- Work item -
The records below should be printed once more, exactly as they appear.

- Input -
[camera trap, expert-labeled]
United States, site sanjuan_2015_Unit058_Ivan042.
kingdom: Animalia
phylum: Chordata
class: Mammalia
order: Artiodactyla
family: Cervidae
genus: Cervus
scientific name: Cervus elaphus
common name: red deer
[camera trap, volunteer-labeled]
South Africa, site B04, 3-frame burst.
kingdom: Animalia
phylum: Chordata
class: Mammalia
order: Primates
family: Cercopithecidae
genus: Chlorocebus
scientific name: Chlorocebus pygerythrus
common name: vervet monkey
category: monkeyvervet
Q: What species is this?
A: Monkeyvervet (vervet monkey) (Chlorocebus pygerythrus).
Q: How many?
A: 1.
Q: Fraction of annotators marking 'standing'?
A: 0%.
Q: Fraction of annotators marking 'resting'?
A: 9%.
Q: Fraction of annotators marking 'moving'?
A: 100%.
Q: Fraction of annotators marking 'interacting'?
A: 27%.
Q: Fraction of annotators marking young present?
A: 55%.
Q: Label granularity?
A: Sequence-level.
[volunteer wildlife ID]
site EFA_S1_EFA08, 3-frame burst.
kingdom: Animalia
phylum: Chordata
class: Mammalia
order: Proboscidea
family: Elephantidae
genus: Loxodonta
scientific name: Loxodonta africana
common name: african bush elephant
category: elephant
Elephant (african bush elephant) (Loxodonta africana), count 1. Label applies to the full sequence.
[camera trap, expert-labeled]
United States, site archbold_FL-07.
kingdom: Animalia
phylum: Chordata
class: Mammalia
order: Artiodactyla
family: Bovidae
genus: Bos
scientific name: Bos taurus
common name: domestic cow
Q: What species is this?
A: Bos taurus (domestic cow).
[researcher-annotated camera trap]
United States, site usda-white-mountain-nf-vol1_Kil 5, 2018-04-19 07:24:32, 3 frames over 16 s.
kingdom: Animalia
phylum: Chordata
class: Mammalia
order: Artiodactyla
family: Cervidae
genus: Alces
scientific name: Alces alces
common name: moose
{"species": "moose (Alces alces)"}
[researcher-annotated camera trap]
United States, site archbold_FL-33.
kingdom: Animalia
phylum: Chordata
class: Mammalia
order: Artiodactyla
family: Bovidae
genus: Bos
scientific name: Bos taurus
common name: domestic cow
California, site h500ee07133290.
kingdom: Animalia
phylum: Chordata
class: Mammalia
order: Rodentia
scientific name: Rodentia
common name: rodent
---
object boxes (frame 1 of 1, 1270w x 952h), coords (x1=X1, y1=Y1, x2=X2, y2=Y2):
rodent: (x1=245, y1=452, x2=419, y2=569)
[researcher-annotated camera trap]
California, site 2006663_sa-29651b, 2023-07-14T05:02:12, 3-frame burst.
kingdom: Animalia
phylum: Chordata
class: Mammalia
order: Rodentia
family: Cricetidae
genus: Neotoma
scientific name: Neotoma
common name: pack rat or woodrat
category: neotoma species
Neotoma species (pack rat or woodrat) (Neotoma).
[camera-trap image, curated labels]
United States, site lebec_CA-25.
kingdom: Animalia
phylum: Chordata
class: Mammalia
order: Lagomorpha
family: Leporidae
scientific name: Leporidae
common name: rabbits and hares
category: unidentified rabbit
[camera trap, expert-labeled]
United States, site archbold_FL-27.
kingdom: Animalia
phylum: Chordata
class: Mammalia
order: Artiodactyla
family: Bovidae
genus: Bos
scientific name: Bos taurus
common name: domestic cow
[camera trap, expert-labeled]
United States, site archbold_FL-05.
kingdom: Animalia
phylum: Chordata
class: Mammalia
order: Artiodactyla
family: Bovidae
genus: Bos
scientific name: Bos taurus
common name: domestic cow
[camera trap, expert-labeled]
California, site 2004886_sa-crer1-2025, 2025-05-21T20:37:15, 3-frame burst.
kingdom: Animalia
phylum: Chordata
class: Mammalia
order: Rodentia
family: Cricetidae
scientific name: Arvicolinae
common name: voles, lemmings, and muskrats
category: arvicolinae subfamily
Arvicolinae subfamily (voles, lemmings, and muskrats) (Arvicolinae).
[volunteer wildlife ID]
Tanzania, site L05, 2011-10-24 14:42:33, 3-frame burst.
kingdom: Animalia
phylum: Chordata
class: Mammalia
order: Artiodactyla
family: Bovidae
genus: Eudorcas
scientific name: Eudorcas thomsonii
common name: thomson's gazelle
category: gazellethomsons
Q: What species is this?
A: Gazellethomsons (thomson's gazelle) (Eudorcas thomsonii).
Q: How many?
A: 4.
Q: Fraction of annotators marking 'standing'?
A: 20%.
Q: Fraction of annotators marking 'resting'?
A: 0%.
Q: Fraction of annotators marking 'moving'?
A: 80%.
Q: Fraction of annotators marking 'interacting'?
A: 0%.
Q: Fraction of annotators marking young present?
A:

- Answer box -
[camera trap, expert-labeled]
United States, site sanjuan_2015_Unit058_Ivan042.
kingdom: Animalia
phylum: Chordata
class: Mammalia
order: Artiodactyla
family: Cervidae
genus: Cervus
scientific name: Cervus elaphus
common name: red deer
[camera trap, volunteer-labeled]
South Africa, site B04, 3-frame burst.
kingdom: Animalia
phylum: Chordata
class: Mammalia
order: Primates
family: Cercopithecidae
genus: Chlorocebus
scientific name: Chlorocebus pygerythrus
common name: vervet monkey
category: monkeyvervet
Q: What species is this?
A: Monkeyvervet (vervet monkey) (Chlorocebus pygerythrus).
Q: How many?
A: 1.
Q: Fraction of annotators marking 'standing'?
A: 0%.
Q: Fraction of annotators marking 'resting'?
A: 9%.
Q: Fraction of annotators marking 'moving'?
A: 100%.
Q: Fraction of annotators marking 'interacting'?
A: 27%.
Q: Fraction of annotators marking young present?
A: 55%.
Q: Label granularity?
A: Sequence-level.
[volunteer wildlife ID]
site EFA_S1_EFA08, 3-frame burst.
kingdom: Animalia
phylum: Chordata
class: Mammalia
order: Proboscidea
family: Elephantidae
genus: Loxodonta
scientific name: Loxodonta africana
common name: african bush elephant
category: elephant
Elephant (african bush elephant) (Loxodonta africana), count 1. Label applies to the full sequence.
[camera trap, expert-labeled]
United States, site archbold_FL-07.
kingdom: Animalia
phylum: Chordata
class: Mammalia
order: Artiodactyla
family: Bovidae
genus: Bos
scientific name: Bos taurus
common name: domestic cow
Q: What species is this?
A: Bos taurus (domestic cow).
[researcher-annotated camera trap]
United States, site usda-white-mountain-nf-vol1_Kil 5, 2018-04-19 07:24:32, 3 frames over 16 s.
kingdom: Animalia
phylum: Chordata
class: Mammalia
order: Artiodactyla
family: Cervidae
genus: Alces
scientific name: Alces alces
common name: moose
{"species": "moose (Alces alces)"}
[researcher-annotated camera trap]
United States, site archbold_FL-33.
kingdom: Animalia
phylum: Chordata
class: Mammalia
order: Artiodactyla
family: Bovidae
genus: Bos
scientific name: Bos taurus
common name: domestic cow
California, site h500ee07133290.
kingdom: Animalia
phylum: Chordata
class: Mammalia
order: Rodentia
scientific name: Rodentia
common name: rodent
---
object boxes (frame 1 of 1, 1270w x 952h), coords (x1=X1, y1=Y1, x2=X2, y2=Y2):
rodent: (x1=245, y1=452, x2=419, y2=569)
[researcher-annotated camera trap]
California, site 2006663_sa-29651b, 2023-07-14T05:02:12, 3-frame burst.
kingdom: Animalia
phylum: Chordata
class: Mammalia
order: Rodentia
family: Cricetidae
genus: Neotoma
scientific name: Neotoma
common name: pack rat or woodrat
category: neotoma species
Neotoma species (pack rat or woodrat) (Neotoma).
[camera-trap image, curated labels]
United States, site lebec_CA-25.
kingdom: Animalia
phylum: Chordata
class: Mammalia
order: Lagomorpha
family: Leporidae
scientific name: Leporidae
common name: rabbits and hares
category: unidentified rabbit
[camera trap, expert-labeled]
United States, site archbold_FL-27.
kingdom: Animalia
phylum: Chordata
class: Mammalia
order: Artiodactyla
family: Bovidae
genus: Bos
scientific name: Bos taurus
common name: domestic cow
[camera trap, expert-labeled]
United States, site archbold_FL-05.
kingdom: Animalia
phylum: Chordata
class: Mammalia
order: Artiodactyla
family: Bovidae
genus: Bos
scientific name: Bos taurus
common name: domestic cow
[camera trap, expert-labeled]
California, site 2004886_sa-crer1-2025, 2025-05-21T20:37:15, 3-frame burst.
kingdom: Animalia
phylum: Chordata
class: Mammalia
order: Rodentia
family: Cricetidae
scientific name: Arvicolinae
common name: voles, lemmings, and muskrats
category: arvicolinae subfamily
Arvicolinae subfamily (voles, lemmings, and muskrats) (Arvicolinae).
[volunteer wildlife ID]
Tanzania, site L05, 2011-10-24 14:42:33, 3-frame burst.
kingdom: Animalia
phylum: Chordata
class: Mammalia
order: Artiodactyla
family: Bovidae
genus: Eudorcas
scientific name: Eudorcas thomsonii
common name: thomson's gazelle
category: gazellethomsons
Q: What species is this?
A: Gazellethomsons (thomson's gazelle) (Eudorcas thomsonii).
Q: How many?
A: 4.
Q: Fraction of annotators marking 'standing'?
A: 20%.
Q: Fraction of annotators marking 'resting'?
A: 0%.
Q: Fraction of annotators marking 'moving'?
A: 80%.
Q: Fraction of annotators marking 'interacting'?
A: 0%.
Q: Fraction of annotators marking young present?
A:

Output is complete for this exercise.